── Listed entries

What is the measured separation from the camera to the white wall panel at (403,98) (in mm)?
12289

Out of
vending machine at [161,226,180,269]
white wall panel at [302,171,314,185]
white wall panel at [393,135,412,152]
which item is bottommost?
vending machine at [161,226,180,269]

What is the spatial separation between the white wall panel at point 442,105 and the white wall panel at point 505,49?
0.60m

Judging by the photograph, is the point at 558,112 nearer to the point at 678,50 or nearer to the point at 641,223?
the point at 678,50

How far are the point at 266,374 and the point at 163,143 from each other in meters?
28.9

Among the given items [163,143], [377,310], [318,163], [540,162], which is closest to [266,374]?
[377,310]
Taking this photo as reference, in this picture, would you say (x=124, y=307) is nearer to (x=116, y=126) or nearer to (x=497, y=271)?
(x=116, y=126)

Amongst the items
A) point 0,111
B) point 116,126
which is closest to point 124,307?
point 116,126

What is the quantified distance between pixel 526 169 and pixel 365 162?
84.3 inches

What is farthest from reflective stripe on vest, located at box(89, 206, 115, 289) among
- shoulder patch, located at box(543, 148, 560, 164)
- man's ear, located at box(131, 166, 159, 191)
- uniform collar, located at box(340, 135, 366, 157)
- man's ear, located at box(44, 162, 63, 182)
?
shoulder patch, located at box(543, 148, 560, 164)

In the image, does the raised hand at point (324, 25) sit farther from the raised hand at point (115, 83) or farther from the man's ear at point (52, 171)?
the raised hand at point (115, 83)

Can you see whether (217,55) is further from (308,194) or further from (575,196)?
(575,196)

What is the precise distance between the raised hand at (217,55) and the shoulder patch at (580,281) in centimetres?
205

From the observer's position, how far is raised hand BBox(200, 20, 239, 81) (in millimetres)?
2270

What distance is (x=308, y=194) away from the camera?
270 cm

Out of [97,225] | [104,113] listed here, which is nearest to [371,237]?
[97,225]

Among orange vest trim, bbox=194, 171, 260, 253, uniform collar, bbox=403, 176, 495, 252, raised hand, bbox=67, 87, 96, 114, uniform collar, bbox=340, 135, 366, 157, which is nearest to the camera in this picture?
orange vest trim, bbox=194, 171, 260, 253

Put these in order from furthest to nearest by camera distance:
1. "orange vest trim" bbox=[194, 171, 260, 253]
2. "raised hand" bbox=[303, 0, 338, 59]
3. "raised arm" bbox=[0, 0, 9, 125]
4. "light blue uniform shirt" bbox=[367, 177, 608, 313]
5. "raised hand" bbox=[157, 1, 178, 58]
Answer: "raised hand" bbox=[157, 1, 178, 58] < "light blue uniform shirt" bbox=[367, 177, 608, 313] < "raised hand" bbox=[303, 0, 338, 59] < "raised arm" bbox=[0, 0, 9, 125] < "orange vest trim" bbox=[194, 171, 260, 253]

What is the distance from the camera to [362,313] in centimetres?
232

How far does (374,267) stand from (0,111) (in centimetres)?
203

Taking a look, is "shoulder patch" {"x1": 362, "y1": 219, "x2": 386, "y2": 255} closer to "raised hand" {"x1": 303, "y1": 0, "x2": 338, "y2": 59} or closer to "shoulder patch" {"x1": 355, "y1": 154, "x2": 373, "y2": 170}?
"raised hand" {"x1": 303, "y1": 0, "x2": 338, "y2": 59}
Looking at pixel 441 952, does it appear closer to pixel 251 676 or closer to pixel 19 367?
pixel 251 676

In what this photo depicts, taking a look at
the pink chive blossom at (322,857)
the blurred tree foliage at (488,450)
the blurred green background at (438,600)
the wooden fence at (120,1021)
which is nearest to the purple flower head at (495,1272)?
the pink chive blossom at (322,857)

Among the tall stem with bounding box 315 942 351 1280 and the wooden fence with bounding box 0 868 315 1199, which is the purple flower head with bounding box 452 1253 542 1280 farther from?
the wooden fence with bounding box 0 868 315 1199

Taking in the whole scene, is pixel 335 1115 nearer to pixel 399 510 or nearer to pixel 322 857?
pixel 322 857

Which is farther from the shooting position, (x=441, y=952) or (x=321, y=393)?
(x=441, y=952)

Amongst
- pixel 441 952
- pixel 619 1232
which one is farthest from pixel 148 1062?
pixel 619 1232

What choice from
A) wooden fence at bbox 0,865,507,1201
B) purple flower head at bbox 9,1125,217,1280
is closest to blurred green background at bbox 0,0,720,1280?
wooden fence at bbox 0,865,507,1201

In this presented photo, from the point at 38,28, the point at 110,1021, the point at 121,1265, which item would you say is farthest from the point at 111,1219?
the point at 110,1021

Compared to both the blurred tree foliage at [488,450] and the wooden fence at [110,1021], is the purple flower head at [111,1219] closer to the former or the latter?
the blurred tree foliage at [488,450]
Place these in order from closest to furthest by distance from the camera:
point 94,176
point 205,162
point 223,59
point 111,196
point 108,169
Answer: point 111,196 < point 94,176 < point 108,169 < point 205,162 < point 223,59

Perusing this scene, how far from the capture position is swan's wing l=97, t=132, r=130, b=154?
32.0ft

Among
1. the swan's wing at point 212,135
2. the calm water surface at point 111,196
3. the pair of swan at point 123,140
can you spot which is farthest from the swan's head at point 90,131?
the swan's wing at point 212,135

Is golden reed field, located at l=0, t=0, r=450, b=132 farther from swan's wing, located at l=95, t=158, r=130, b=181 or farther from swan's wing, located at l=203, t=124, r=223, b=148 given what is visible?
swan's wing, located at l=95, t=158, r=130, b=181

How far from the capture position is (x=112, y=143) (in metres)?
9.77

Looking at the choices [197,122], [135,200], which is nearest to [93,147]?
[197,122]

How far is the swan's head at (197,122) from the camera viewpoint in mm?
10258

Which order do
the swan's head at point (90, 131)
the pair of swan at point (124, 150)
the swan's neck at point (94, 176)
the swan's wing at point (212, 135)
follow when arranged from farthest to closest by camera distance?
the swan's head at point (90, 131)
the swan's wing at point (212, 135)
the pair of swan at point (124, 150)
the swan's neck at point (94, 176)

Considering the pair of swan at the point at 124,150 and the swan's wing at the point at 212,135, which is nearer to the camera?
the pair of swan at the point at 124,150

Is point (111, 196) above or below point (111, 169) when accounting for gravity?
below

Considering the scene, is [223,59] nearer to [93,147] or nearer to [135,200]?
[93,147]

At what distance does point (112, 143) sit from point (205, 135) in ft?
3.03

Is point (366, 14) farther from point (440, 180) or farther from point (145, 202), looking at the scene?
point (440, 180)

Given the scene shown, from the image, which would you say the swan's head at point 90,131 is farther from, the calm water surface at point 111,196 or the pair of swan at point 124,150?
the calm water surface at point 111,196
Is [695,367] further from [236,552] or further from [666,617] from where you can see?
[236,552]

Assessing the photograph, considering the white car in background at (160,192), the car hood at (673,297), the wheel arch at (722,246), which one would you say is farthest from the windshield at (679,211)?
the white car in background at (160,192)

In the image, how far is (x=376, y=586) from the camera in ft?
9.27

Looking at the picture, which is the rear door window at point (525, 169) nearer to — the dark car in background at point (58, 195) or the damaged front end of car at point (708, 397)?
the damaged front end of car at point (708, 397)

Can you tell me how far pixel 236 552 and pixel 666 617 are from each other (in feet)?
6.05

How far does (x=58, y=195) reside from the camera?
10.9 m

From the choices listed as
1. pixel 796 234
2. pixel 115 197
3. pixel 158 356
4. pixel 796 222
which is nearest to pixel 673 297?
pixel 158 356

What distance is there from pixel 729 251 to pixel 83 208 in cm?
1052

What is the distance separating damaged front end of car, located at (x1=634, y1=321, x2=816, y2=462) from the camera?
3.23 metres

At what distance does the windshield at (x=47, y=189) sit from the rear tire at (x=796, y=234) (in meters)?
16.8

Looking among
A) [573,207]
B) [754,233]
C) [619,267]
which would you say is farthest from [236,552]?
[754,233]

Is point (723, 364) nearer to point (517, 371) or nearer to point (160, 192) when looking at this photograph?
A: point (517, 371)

────

Carry over every line from the one containing "Can you tell" through the end of the records, both ends and the requests included, but subtract 149 from each number in the answers, whether it is a distance or a coordinate.

Can you tell me how far pixel 236 552 and pixel 666 617 are from each other (in feet)?
-142.95

How far does (x=58, y=195) reside from the camera?
-138.1 m

From the choices listed as
1. pixel 796 234
2. pixel 115 197
3. pixel 158 356
4. pixel 796 222
which is nearest to pixel 673 297?
pixel 9 207

What distance is there from pixel 729 251 to pixel 83 208 in cm?
903

What is the distance separating damaged front end of car, located at (x1=634, y1=321, x2=816, y2=462) from the camera?
-145.77 metres

At what distance does the windshield at (x=47, y=189) sit from the rear tire at (x=796, y=234) (in meters)?
-132.2

Looking among
A) [573,207]
B) [754,233]
C) [619,267]
which would you say is farthest from [236,552]?
[605,84]

Is point (723, 364) nearer to point (517, 371) or nearer to point (160, 192) when looking at this photograph?
A: point (368, 222)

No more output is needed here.